— Begin Input material —

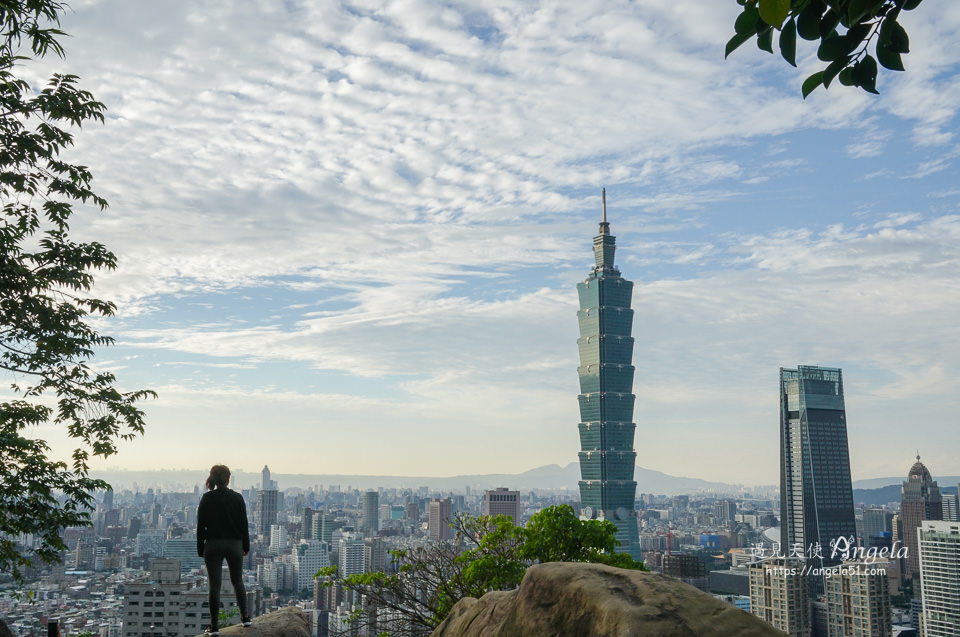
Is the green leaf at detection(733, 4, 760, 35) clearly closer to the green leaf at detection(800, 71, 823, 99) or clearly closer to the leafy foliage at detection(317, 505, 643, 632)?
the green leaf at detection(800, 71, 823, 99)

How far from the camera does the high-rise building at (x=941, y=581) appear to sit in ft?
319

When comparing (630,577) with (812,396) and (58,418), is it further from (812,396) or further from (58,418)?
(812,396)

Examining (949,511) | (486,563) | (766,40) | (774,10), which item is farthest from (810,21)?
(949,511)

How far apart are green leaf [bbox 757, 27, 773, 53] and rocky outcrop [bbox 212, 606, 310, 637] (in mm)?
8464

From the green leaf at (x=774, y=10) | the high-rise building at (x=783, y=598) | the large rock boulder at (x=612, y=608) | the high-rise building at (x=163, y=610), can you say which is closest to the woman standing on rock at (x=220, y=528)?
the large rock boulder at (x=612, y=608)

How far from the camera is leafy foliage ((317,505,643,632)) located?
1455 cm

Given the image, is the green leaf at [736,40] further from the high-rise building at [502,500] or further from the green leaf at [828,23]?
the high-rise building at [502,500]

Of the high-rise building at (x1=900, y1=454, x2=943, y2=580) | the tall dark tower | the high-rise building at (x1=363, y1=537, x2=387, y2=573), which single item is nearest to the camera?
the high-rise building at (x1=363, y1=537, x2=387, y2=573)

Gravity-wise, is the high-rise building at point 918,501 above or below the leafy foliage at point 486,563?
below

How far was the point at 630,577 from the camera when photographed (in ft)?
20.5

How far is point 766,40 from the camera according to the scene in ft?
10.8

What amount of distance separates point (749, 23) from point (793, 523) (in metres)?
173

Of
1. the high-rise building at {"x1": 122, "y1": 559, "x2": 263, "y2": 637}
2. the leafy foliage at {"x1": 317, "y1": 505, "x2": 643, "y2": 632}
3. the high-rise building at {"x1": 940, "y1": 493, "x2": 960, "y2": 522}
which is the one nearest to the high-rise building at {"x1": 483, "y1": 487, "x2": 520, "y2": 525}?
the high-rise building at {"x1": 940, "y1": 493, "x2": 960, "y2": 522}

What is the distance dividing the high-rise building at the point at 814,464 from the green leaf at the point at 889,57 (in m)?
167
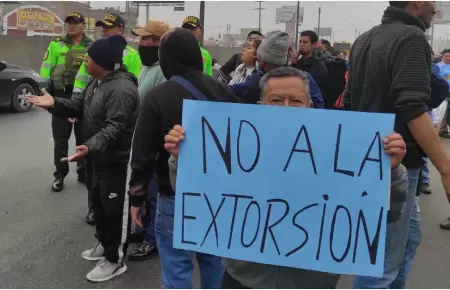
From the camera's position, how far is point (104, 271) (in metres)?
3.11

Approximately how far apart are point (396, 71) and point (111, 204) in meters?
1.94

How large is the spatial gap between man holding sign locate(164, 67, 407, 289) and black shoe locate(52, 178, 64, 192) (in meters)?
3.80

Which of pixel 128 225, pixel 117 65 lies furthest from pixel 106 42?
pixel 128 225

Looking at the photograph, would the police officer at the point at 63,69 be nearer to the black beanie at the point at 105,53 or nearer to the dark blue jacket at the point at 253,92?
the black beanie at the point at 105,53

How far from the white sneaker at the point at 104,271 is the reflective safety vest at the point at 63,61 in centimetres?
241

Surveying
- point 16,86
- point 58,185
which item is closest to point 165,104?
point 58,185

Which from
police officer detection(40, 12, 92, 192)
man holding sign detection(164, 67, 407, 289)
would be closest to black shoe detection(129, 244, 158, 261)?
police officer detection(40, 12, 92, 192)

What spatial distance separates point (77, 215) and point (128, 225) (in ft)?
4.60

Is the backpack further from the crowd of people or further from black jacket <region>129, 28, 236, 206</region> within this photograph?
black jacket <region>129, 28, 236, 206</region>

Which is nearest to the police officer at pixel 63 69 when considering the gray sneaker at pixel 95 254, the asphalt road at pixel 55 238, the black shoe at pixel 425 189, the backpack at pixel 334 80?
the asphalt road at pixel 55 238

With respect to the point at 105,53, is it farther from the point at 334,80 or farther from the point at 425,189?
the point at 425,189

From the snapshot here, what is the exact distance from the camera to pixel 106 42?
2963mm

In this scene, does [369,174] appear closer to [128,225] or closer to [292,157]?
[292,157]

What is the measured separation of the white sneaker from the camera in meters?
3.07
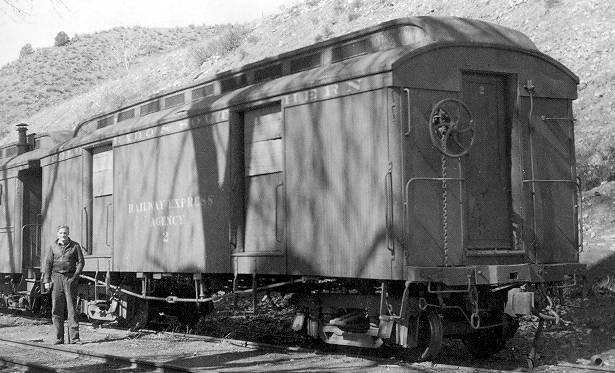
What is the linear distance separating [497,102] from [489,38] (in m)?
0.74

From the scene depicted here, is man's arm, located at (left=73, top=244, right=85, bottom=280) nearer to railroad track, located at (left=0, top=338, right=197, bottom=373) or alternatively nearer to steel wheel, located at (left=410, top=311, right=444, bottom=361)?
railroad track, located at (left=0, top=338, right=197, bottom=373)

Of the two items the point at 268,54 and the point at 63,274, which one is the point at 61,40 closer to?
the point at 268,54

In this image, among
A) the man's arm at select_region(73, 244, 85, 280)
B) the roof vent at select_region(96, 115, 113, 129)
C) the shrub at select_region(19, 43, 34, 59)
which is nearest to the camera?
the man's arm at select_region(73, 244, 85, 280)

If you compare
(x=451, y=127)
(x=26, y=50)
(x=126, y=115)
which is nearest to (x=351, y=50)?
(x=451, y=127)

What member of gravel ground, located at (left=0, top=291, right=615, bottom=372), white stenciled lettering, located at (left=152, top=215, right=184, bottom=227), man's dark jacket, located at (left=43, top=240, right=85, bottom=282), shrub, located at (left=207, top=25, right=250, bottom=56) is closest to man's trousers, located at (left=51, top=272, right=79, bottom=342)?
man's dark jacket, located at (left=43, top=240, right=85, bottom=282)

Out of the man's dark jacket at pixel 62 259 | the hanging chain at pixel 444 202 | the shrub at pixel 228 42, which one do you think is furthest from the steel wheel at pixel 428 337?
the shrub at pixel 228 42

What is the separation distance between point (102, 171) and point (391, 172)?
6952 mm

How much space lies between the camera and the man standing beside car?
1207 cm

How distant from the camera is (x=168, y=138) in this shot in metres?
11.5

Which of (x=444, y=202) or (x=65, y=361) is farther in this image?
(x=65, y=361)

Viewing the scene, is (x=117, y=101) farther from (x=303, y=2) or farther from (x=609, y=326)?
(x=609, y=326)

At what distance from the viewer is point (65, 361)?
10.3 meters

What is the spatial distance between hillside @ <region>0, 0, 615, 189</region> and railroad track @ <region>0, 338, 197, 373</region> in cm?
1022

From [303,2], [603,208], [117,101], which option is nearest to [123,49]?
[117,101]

— End Input material —
— Begin Input material —

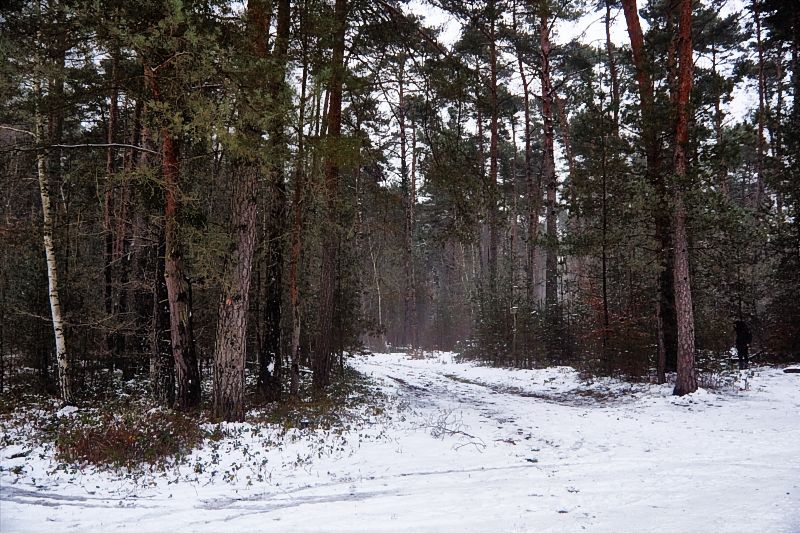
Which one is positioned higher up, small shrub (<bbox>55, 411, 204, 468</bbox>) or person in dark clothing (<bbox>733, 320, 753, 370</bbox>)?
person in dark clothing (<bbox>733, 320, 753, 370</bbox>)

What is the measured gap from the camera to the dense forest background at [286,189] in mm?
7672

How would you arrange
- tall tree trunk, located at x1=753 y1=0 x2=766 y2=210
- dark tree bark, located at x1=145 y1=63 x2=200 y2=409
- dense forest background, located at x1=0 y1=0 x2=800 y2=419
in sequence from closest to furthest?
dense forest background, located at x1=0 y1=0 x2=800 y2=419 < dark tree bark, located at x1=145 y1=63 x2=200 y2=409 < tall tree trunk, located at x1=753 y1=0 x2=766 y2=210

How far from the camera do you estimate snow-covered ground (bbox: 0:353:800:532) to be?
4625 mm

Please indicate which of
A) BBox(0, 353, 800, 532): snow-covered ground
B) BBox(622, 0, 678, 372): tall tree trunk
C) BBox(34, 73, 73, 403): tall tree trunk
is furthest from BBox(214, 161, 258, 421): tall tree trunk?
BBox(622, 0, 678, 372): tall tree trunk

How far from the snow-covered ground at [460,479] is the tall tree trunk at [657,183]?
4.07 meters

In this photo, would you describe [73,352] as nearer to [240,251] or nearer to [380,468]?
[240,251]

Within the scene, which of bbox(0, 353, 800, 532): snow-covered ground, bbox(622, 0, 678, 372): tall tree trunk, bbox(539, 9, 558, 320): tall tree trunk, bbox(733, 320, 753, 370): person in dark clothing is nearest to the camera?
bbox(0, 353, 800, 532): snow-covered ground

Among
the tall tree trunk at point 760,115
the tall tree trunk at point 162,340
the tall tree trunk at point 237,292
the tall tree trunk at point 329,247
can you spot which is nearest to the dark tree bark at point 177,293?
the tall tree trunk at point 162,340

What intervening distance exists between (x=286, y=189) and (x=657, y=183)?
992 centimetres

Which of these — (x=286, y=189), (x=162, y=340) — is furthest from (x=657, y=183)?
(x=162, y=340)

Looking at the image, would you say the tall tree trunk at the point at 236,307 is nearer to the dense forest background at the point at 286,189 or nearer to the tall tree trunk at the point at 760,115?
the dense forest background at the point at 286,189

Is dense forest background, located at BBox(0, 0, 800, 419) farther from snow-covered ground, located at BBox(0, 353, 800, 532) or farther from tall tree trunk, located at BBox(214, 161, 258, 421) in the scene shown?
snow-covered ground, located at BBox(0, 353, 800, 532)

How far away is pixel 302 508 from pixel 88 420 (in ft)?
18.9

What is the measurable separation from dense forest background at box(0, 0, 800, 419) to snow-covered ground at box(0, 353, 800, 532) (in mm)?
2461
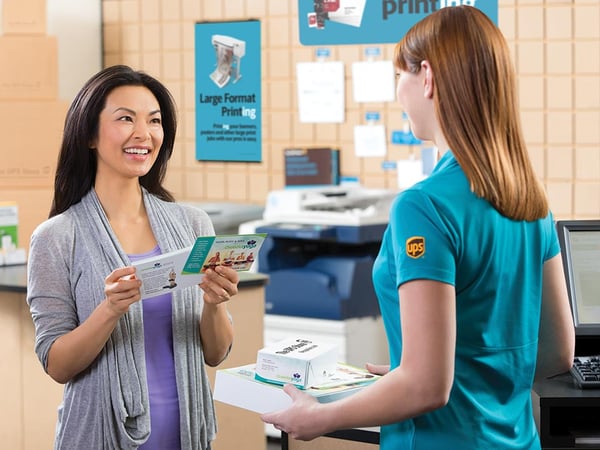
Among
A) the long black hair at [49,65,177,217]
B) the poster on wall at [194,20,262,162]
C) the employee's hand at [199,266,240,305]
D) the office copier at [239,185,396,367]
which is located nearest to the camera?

— End Input material —
— Begin Input material —

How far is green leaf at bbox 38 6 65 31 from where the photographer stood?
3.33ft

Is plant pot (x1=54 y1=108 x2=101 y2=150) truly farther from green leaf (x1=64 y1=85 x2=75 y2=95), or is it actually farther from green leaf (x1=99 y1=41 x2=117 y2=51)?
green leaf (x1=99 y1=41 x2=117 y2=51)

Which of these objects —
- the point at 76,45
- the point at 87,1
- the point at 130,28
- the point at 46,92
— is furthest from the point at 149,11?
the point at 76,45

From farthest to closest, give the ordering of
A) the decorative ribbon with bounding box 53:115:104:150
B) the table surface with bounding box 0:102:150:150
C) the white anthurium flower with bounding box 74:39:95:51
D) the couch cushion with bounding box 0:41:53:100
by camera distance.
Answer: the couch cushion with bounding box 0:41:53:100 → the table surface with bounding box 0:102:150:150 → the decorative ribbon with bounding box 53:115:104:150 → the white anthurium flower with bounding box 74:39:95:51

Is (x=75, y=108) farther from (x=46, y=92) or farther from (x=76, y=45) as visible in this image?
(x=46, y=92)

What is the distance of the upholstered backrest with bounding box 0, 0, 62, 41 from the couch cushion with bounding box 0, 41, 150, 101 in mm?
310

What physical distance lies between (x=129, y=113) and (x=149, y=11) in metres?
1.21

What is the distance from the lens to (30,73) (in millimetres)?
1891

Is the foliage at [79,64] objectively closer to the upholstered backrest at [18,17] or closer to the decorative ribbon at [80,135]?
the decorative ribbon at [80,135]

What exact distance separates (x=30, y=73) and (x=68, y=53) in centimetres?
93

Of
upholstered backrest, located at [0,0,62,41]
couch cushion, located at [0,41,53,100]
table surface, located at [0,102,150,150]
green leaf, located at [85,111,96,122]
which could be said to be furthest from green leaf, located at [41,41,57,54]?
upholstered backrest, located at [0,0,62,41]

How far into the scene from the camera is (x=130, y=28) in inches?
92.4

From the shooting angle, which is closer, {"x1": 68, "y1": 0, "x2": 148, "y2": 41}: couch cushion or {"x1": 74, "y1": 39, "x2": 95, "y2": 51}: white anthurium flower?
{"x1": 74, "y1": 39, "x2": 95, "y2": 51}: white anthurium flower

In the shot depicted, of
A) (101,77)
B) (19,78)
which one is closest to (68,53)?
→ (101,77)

— End Input material —

» **What is required**: Identify every line above that contains the word "table" and copy each one. Case counts.

» **Answer to the problem**:
B) the table surface with bounding box 0:102:150:150
Answer: the couch cushion with bounding box 0:41:53:100 → the table surface with bounding box 0:102:150:150 → the decorative ribbon with bounding box 53:115:104:150 → the white anthurium flower with bounding box 74:39:95:51
table surface, located at [0,102,150,150]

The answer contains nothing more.